### Exercise:
Starting with the line containing "Which one of" and continuing through the end of the material, rewrite those lines with "elevation" replaced by "height" and everything else unchanged. Omit the pictures from your answer.

***** Material *****

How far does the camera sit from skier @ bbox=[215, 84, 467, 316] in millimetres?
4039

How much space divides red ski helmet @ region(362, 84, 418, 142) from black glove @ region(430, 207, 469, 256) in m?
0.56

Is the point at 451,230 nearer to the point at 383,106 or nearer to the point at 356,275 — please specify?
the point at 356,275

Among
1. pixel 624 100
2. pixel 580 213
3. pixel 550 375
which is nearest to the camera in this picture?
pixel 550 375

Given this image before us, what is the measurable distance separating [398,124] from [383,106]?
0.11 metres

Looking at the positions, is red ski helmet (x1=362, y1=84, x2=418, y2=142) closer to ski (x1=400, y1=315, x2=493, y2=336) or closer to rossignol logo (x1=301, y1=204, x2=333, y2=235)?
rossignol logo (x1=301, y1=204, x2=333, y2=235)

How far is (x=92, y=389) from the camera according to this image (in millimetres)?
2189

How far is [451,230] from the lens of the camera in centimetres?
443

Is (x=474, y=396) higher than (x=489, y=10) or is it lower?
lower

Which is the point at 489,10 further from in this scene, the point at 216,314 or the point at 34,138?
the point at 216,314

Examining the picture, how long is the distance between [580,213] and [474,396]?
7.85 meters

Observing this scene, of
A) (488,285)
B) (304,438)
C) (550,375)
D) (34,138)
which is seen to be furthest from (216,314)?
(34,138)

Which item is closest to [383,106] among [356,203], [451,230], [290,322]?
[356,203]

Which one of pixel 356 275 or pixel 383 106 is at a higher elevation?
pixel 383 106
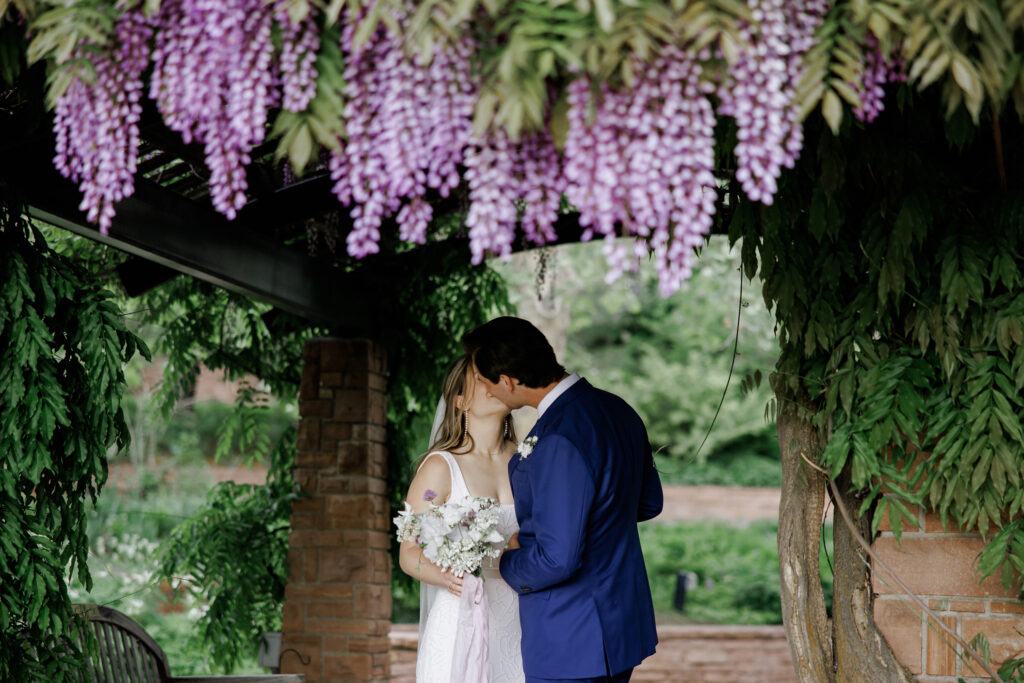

*****

### Final result:
Which one of pixel 356 275 or pixel 383 106 is at a higher height?
pixel 383 106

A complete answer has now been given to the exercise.